Find the oblique asymptote(s) of the graph of the function $f(x)=\sqrt{2x^{2}-1}-7x.$

Solution

The slope of the oblique asymptote as $$x\to+\infty$$ is \begin{aligned} m_{1} & =\lim_{x\to+\infty}\frac{f(x)}{x}\\ & =\lim_{x\to+\infty}\frac{\sqrt{2x^{2}-1}-7x}{x}\\ & =\lim_{x\to+\infty}\frac{\sqrt{x^{2}\left(2-\frac{1}{x^{2}}\right)}-7x}{x}\\ & =\lim_{x\to+\infty}\frac{|x|\sqrt{\left(2-\frac{1}{x^{2}}\right)}-7x}{x}\end{aligned}
Since $$|x|=x$$ when $$x>0$$, we have \begin{aligned} m_{1} & =\lim_{x\to+\infty}\frac{\bcancel{x}\sqrt{\left(2-\frac{1}{x^{2}}\right)}-7\bcancel{x}}{\bcancel{x}}\\ & =\lim_{x\to+\infty}\left(\sqrt{2-\frac{1}{x^{2}}}-7\right)\\ & =\sqrt{2-\lim_{x\to+\infty}\frac{1}{x^{2}}}-7\\ & =\sqrt{2-0}-7\\ & =\sqrt{2}-7\end{aligned}
The $$y$$-intercept of the asymptote is
\begin{aligned} b_{1} & =\lim_{x\to+\infty}[f(x)-(\sqrt{2}-7)x]\\ & =\lim_{x\to+\infty}\left[\left(\sqrt{2x^{2}-1}-7x\right)-(\sqrt{2}-7)x\right]\\ & =\lim_{x\to+\infty}\left[\sqrt{2x^{2}-1}-\sqrt{2}x\right]\end{aligned}
Multiplying and dividing by
the conjugate of $$\sqrt{2x^{2}-1}-\sqrt{2}$$ \begin{aligned} b_{1} & =\lim_{x\to+\infty}\frac{\left(\sqrt{2x^{2}-1}-\sqrt{2}x\right)\left(\sqrt{2x^{2}-1}+\sqrt{2}x\right)}{\left(\sqrt{2x^{2}-1}+\sqrt{2}x\right)}\\ & =\lim_{x\to+\infty}\frac{(2x^{2}-1)-\left(\sqrt{2}x\right)^{2}}{\sqrt{2x^{2}-1}+\sqrt{2}x}\\ & =\lim_{x\to+\infty}\frac{-1}{\sqrt{2x^{2}-1}+\sqrt{2}x}\\ & \overset{\left[\frac{1}{\infty}\right]=0}{=}0.\end{aligned}
Hence, $$y=(\sqrt{2}-7)x+0$$ is the oblique asymptote of $$f(x)$$ as $$x\to+\infty$$.

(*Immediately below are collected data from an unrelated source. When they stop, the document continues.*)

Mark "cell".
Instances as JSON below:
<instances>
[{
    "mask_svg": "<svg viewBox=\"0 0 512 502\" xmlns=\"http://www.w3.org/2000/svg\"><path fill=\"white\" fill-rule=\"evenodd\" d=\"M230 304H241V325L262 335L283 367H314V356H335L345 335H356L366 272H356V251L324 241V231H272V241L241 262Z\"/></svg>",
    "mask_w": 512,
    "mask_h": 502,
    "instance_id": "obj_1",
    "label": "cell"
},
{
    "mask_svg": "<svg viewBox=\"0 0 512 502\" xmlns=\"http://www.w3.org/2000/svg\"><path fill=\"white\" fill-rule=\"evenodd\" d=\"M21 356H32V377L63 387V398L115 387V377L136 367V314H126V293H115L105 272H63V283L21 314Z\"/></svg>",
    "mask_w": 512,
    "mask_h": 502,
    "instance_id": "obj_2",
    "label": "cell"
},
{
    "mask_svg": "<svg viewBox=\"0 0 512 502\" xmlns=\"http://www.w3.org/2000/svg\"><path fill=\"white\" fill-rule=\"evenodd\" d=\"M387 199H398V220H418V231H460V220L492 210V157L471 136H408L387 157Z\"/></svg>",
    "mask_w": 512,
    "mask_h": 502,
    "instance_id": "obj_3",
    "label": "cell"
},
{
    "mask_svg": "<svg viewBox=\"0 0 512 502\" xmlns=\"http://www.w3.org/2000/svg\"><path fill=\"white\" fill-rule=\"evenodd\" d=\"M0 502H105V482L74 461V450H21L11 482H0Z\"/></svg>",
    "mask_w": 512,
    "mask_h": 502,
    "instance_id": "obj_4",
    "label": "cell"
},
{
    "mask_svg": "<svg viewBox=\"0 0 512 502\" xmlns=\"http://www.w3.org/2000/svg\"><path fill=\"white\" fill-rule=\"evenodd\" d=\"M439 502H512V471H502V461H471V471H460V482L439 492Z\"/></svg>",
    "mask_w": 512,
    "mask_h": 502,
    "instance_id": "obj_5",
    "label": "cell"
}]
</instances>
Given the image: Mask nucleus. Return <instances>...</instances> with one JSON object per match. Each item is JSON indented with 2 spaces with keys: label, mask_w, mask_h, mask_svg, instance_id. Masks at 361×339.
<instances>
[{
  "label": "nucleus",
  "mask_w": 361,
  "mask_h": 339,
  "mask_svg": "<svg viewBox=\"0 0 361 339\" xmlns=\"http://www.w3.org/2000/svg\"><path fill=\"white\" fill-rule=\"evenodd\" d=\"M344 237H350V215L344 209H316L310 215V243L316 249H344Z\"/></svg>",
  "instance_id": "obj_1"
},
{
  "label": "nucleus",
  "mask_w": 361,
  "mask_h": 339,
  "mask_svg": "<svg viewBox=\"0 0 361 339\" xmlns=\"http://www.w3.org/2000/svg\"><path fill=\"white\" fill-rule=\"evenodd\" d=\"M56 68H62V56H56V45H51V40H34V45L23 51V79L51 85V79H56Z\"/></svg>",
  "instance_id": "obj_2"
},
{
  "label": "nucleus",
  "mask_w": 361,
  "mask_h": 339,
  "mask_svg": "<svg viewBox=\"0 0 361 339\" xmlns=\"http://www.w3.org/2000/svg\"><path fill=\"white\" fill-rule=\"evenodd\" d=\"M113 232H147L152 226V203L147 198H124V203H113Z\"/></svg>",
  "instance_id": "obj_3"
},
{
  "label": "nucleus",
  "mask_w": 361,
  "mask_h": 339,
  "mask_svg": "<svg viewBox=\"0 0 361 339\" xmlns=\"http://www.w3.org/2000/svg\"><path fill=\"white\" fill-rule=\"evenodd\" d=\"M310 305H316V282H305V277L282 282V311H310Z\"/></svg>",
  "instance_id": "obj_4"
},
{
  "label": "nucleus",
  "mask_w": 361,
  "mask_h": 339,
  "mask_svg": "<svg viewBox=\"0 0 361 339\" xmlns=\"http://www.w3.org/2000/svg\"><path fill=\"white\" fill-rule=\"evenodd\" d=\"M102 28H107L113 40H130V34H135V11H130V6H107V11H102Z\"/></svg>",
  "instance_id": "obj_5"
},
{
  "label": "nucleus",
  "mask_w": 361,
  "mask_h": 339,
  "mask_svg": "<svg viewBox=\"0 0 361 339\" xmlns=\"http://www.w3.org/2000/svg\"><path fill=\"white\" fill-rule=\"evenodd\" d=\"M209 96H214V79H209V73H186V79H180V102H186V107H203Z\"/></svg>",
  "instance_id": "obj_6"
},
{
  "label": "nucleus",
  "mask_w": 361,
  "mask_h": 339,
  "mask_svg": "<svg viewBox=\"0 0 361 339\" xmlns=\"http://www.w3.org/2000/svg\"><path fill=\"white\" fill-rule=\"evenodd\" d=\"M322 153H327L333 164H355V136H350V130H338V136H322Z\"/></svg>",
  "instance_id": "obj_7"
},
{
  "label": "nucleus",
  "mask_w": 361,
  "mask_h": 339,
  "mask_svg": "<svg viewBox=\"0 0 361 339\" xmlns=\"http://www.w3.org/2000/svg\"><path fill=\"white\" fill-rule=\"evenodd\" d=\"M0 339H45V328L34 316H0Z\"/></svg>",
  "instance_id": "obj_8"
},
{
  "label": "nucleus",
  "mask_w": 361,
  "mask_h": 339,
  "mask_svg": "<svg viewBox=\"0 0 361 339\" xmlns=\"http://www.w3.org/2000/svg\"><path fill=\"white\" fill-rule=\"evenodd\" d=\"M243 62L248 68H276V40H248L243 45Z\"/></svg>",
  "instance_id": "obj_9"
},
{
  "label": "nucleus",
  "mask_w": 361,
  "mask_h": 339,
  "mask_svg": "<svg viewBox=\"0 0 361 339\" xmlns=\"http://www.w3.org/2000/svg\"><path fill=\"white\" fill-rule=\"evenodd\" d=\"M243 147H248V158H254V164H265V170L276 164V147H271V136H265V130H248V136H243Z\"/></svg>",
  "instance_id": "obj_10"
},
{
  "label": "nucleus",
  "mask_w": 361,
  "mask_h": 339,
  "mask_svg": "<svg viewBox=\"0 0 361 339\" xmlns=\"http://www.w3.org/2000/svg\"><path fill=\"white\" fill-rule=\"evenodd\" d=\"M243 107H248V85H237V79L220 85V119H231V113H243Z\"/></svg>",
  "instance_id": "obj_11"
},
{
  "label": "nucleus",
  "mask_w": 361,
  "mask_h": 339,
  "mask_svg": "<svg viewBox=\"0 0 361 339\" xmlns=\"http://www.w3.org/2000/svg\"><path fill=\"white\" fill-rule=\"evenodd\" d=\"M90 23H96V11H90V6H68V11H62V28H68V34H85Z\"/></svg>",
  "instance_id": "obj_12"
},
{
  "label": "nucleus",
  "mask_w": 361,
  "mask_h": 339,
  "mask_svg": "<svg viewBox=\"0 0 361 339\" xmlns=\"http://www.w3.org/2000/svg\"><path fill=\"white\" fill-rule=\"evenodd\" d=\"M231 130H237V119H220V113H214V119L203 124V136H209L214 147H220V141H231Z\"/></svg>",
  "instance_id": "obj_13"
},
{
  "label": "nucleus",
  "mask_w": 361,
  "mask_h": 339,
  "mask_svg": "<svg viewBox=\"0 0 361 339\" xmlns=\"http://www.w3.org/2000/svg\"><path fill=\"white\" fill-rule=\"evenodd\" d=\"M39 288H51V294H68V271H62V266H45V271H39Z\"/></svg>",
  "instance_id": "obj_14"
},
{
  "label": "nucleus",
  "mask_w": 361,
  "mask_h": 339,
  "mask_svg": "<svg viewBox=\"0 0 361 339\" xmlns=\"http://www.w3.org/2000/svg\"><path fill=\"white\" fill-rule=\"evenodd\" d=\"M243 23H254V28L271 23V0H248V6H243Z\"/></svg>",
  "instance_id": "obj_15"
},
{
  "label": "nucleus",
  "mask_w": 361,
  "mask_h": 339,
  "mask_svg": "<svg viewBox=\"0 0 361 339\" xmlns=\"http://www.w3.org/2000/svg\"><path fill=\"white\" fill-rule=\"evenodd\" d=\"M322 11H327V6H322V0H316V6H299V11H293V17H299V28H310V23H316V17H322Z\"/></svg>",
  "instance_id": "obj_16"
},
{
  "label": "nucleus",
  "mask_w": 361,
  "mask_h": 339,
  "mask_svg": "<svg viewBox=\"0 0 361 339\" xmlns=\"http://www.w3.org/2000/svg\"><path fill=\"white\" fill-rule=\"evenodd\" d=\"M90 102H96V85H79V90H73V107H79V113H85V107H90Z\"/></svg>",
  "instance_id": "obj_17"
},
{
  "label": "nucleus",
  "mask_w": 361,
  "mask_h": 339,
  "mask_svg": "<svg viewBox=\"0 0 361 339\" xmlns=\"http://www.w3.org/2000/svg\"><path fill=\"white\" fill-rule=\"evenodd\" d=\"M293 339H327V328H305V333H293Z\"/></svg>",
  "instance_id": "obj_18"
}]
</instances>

The slope of the oblique asymptote as $$x\to-\infty$$ is obtained similarly: \begin{aligned} m_{2} & =\lim_{x\to-\infty}\frac{f(x)}{x}\\ & =\lim_{x\to-\infty}\frac{\sqrt{2x^{2}-1}-7x}{x}\\ & =\lim_{x\to-\infty}\frac{\sqrt{x^{2}\left(2-\frac{1}{x^{2}}\right)}-7x}{x}\\ & =\lim_{x\to-\infty}\frac{|x|\sqrt{\left(2-\frac{1}{x^{2}}\right)}-7x}{x}\end{aligned}
Since $$|x|=-x$$ when $$x<0$$, we have \begin{aligned} m_{2} & =\lim_{x\to-\infty}\frac{-\bcancel{x}\sqrt{\left(2-\frac{1}{x^{2}}\right)}-7\bcancel{x}}{\bcancel{x}}\\ & =\lim_{x\to-\infty}\left(-\sqrt{2-\frac{1}{x^{2}}}-7\right)\\ & =-\sqrt{2-\lim_{x\to-\infty}\frac{1}{x^{2}}}-7\\ & =\sqrt{2-0}-7\\ & =-\sqrt{2}-7\end{aligned}
In this case, we can show the $$y$$-intercept is also zero. That is, $$y=-(\sqrt{2}+7)x$$ is the oblique asymptote of $$f(x)$$ as $$x\to-\infty$$. The two oblique asymptotes of $$f(x)$$ are shown in Figure 18.